I would have never used that message because I thought I knew the doctor, I knew the office.
I used the suggestion and I could see their eyes light up and listen.
A change of language made a huge difference. You start to see those little things and then you realize there's value.”

- UCB Sales Rep Team Lead​

“Suggestions are awesome. Easy to see what I need. I want to come here before I go into an office… so that I have a game plan when I walk into that office.”

- UCB Sales Rep


In later user interviews, feedback around our design was positive.

  • 10 out of 10 users were very satisfied and categorized it as an experience improvement and valuable tool.

  • 9 out of 10 users felt more prepared with Suggestions.

  • 8 out of 10 users indicated it would help them act on more suggestions.

  • 8 out of 10 users thought it would help them improve their sales.

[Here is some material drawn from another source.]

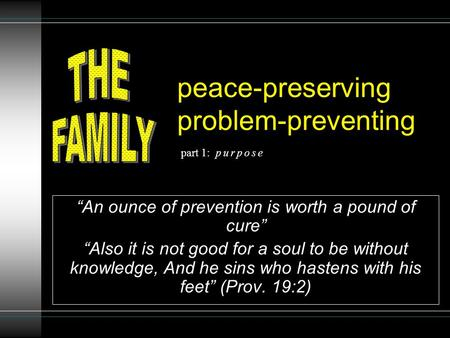 "Peace-preserving problem-preventing ""An ounce of prevention is worth a pound of cure"" ""Also it is not good for a soul to be without knowledge, And he sins."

The suggestions also became the centerpiece of our client demos, with our consultants citing it as a strong hook for prospective clients.

We hope that the intelligence behind the Suggestions continues to improve, and the granularity and sophistication of the outputs follow suit.
With that brings more opportunities to improve the design and experience of FI:

  • Users were interested in even more transparency and understanding the triggers behind the algorithm.

  • Users were interested in sharing Suggestions with other team members, creating more collaboration, sharing targets, and increasing their territory outreach.

  • Internally, we see opportunities to empower and inform users with a transparent scoring system. Can we assign a score to each suggestion? Can we update the score based on any modification the user makes?

  • We also see opportunity to integrate with other user tools such as calendar apps and RxVantage (HCP schedule viewer).

On a personal level, I felt this design delivery was a good example of the product team sticking to the core product vision and personality. We knew we had something valuable with Suggestions, and even though they were initially lacking, we continued improving them until they reached maturity. And when they matured, we didn’t over sell, or bombard users with them. There’s always the risk of being too “big brother” with sales and business intelligence tools, but we managed to create adoption and develop the feature in a controlled manner.